Cette décision de justice intervient après une première tentative de règlement qui n’a pas convaincu les créanciers de la Société anonyme marocaine et italienne de raffinage (Samir). Ali al-Saadi/AFP
Le tribunal de commerce de Casablanca a ordonné hier la liquidation de l'unique raffinerie pétrolière du royaume, incapable de rembourser ses dettes de plusieurs milliards de dollars, selon une source judiciaire.
Cette décision de justice intervient après une première tentative de règlement qui n'a pas convaincu les créanciers de la Société anonyme marocaine et italienne de raffinage (Samir), a affirmé à l'AFP une source judiciaire du tribunal qui a requis l'anonymat.
« La direction des douanes marocaines et l'ensemble des créditeurs ont refusé l'offre financière proposée de la part de cheikh Mohammad Hussein al-Amoudi (président de la société, NDLR) parce qu'elle était dérisoire », a-t-elle indiqué.
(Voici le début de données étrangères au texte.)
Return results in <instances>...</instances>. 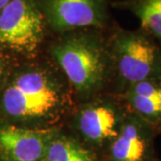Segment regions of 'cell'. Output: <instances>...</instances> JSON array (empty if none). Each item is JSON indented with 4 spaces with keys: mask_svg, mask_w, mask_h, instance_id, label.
I'll return each instance as SVG.
<instances>
[{
    "mask_svg": "<svg viewBox=\"0 0 161 161\" xmlns=\"http://www.w3.org/2000/svg\"><path fill=\"white\" fill-rule=\"evenodd\" d=\"M68 90L53 72L27 66L14 72L0 91L4 122L27 127H51L70 106Z\"/></svg>",
    "mask_w": 161,
    "mask_h": 161,
    "instance_id": "cell-1",
    "label": "cell"
},
{
    "mask_svg": "<svg viewBox=\"0 0 161 161\" xmlns=\"http://www.w3.org/2000/svg\"><path fill=\"white\" fill-rule=\"evenodd\" d=\"M101 31L80 29L58 34L50 47L70 85L82 97L98 91L108 76L111 53Z\"/></svg>",
    "mask_w": 161,
    "mask_h": 161,
    "instance_id": "cell-2",
    "label": "cell"
},
{
    "mask_svg": "<svg viewBox=\"0 0 161 161\" xmlns=\"http://www.w3.org/2000/svg\"><path fill=\"white\" fill-rule=\"evenodd\" d=\"M108 46L117 75L126 88L139 81L161 78V49L142 29L116 27L110 35Z\"/></svg>",
    "mask_w": 161,
    "mask_h": 161,
    "instance_id": "cell-3",
    "label": "cell"
},
{
    "mask_svg": "<svg viewBox=\"0 0 161 161\" xmlns=\"http://www.w3.org/2000/svg\"><path fill=\"white\" fill-rule=\"evenodd\" d=\"M48 27L35 0H13L0 10V50L31 58L46 40Z\"/></svg>",
    "mask_w": 161,
    "mask_h": 161,
    "instance_id": "cell-4",
    "label": "cell"
},
{
    "mask_svg": "<svg viewBox=\"0 0 161 161\" xmlns=\"http://www.w3.org/2000/svg\"><path fill=\"white\" fill-rule=\"evenodd\" d=\"M48 30L62 34L75 30H103L109 21V0H35Z\"/></svg>",
    "mask_w": 161,
    "mask_h": 161,
    "instance_id": "cell-5",
    "label": "cell"
},
{
    "mask_svg": "<svg viewBox=\"0 0 161 161\" xmlns=\"http://www.w3.org/2000/svg\"><path fill=\"white\" fill-rule=\"evenodd\" d=\"M55 127H27L0 122V161H41L53 139Z\"/></svg>",
    "mask_w": 161,
    "mask_h": 161,
    "instance_id": "cell-6",
    "label": "cell"
},
{
    "mask_svg": "<svg viewBox=\"0 0 161 161\" xmlns=\"http://www.w3.org/2000/svg\"><path fill=\"white\" fill-rule=\"evenodd\" d=\"M126 114L111 101L99 100L87 104L75 115L77 131L94 145L111 143L119 134Z\"/></svg>",
    "mask_w": 161,
    "mask_h": 161,
    "instance_id": "cell-7",
    "label": "cell"
},
{
    "mask_svg": "<svg viewBox=\"0 0 161 161\" xmlns=\"http://www.w3.org/2000/svg\"><path fill=\"white\" fill-rule=\"evenodd\" d=\"M155 128L135 114L126 115L117 137L110 143L111 161H149Z\"/></svg>",
    "mask_w": 161,
    "mask_h": 161,
    "instance_id": "cell-8",
    "label": "cell"
},
{
    "mask_svg": "<svg viewBox=\"0 0 161 161\" xmlns=\"http://www.w3.org/2000/svg\"><path fill=\"white\" fill-rule=\"evenodd\" d=\"M125 97L133 114L154 128L161 125V78L133 83L126 88Z\"/></svg>",
    "mask_w": 161,
    "mask_h": 161,
    "instance_id": "cell-9",
    "label": "cell"
},
{
    "mask_svg": "<svg viewBox=\"0 0 161 161\" xmlns=\"http://www.w3.org/2000/svg\"><path fill=\"white\" fill-rule=\"evenodd\" d=\"M113 5L132 12L140 20L142 29L161 44V10L156 0H119Z\"/></svg>",
    "mask_w": 161,
    "mask_h": 161,
    "instance_id": "cell-10",
    "label": "cell"
},
{
    "mask_svg": "<svg viewBox=\"0 0 161 161\" xmlns=\"http://www.w3.org/2000/svg\"><path fill=\"white\" fill-rule=\"evenodd\" d=\"M41 161H97L90 150L60 132L50 142Z\"/></svg>",
    "mask_w": 161,
    "mask_h": 161,
    "instance_id": "cell-11",
    "label": "cell"
},
{
    "mask_svg": "<svg viewBox=\"0 0 161 161\" xmlns=\"http://www.w3.org/2000/svg\"><path fill=\"white\" fill-rule=\"evenodd\" d=\"M6 72H7V64H6L3 56L0 54V87L3 85L4 79L6 78Z\"/></svg>",
    "mask_w": 161,
    "mask_h": 161,
    "instance_id": "cell-12",
    "label": "cell"
},
{
    "mask_svg": "<svg viewBox=\"0 0 161 161\" xmlns=\"http://www.w3.org/2000/svg\"><path fill=\"white\" fill-rule=\"evenodd\" d=\"M13 0H0V10H2L6 6H7Z\"/></svg>",
    "mask_w": 161,
    "mask_h": 161,
    "instance_id": "cell-13",
    "label": "cell"
},
{
    "mask_svg": "<svg viewBox=\"0 0 161 161\" xmlns=\"http://www.w3.org/2000/svg\"><path fill=\"white\" fill-rule=\"evenodd\" d=\"M157 1V3H158V5L159 6V8H160L161 10V0H156Z\"/></svg>",
    "mask_w": 161,
    "mask_h": 161,
    "instance_id": "cell-14",
    "label": "cell"
}]
</instances>
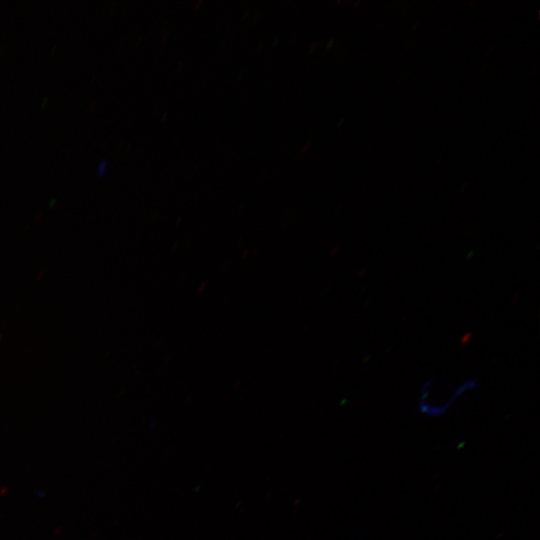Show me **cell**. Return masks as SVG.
<instances>
[{
    "label": "cell",
    "instance_id": "cell-1",
    "mask_svg": "<svg viewBox=\"0 0 540 540\" xmlns=\"http://www.w3.org/2000/svg\"><path fill=\"white\" fill-rule=\"evenodd\" d=\"M107 162L105 160L100 161L96 166V171L99 175H102L106 169Z\"/></svg>",
    "mask_w": 540,
    "mask_h": 540
}]
</instances>
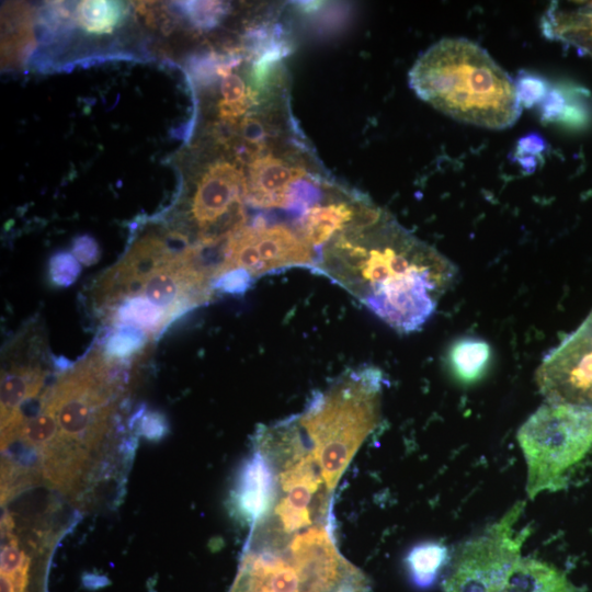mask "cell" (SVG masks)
<instances>
[{
    "instance_id": "1",
    "label": "cell",
    "mask_w": 592,
    "mask_h": 592,
    "mask_svg": "<svg viewBox=\"0 0 592 592\" xmlns=\"http://www.w3.org/2000/svg\"><path fill=\"white\" fill-rule=\"evenodd\" d=\"M312 271L401 333L428 321L457 273L447 258L385 210L334 237L319 251Z\"/></svg>"
},
{
    "instance_id": "2",
    "label": "cell",
    "mask_w": 592,
    "mask_h": 592,
    "mask_svg": "<svg viewBox=\"0 0 592 592\" xmlns=\"http://www.w3.org/2000/svg\"><path fill=\"white\" fill-rule=\"evenodd\" d=\"M217 267L185 235H147L100 276L93 304L117 331L144 339L161 332L181 315L206 304L216 292Z\"/></svg>"
},
{
    "instance_id": "3",
    "label": "cell",
    "mask_w": 592,
    "mask_h": 592,
    "mask_svg": "<svg viewBox=\"0 0 592 592\" xmlns=\"http://www.w3.org/2000/svg\"><path fill=\"white\" fill-rule=\"evenodd\" d=\"M409 84L436 110L480 127H511L522 112L514 81L467 38H444L432 45L410 69Z\"/></svg>"
},
{
    "instance_id": "4",
    "label": "cell",
    "mask_w": 592,
    "mask_h": 592,
    "mask_svg": "<svg viewBox=\"0 0 592 592\" xmlns=\"http://www.w3.org/2000/svg\"><path fill=\"white\" fill-rule=\"evenodd\" d=\"M384 384L382 371L374 366L351 369L293 415L330 491L378 424Z\"/></svg>"
},
{
    "instance_id": "5",
    "label": "cell",
    "mask_w": 592,
    "mask_h": 592,
    "mask_svg": "<svg viewBox=\"0 0 592 592\" xmlns=\"http://www.w3.org/2000/svg\"><path fill=\"white\" fill-rule=\"evenodd\" d=\"M517 441L527 464L528 498L559 490L565 473L592 447V409L543 405L519 429Z\"/></svg>"
},
{
    "instance_id": "6",
    "label": "cell",
    "mask_w": 592,
    "mask_h": 592,
    "mask_svg": "<svg viewBox=\"0 0 592 592\" xmlns=\"http://www.w3.org/2000/svg\"><path fill=\"white\" fill-rule=\"evenodd\" d=\"M318 252L293 225L257 217L226 243L216 282L226 277L248 289L259 277L293 267L314 270ZM215 282V284H216Z\"/></svg>"
},
{
    "instance_id": "7",
    "label": "cell",
    "mask_w": 592,
    "mask_h": 592,
    "mask_svg": "<svg viewBox=\"0 0 592 592\" xmlns=\"http://www.w3.org/2000/svg\"><path fill=\"white\" fill-rule=\"evenodd\" d=\"M524 509L517 502L485 533L456 549L443 581L444 592H501L530 528H514Z\"/></svg>"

Le directeur général de la raffinerie Jamal Ba-Amer avait proposé de verser à ses créditeurs environ 420 millions de dollars, alors que les dettes de la société avoisinent les 45 milliards de dirhams (4,54 milliards de dollars), selon la même source.
La Samir est détenue à 67 % par le groupe suédo-saoudien Corral et dispose d'une capacité de raffinage de 150 000 barils par jour. Cette liquidation « (...) va jeter (dans la rue) 6 000 travailleurs », a déploré Mehdi Mezouari du parti de l'Union socialiste de la ville de Mohammedia où se trouve un des sites de la Samir. La société a quant à elle affirmé sur son site employer 1 200 personnes directement et 3 000 indirectement.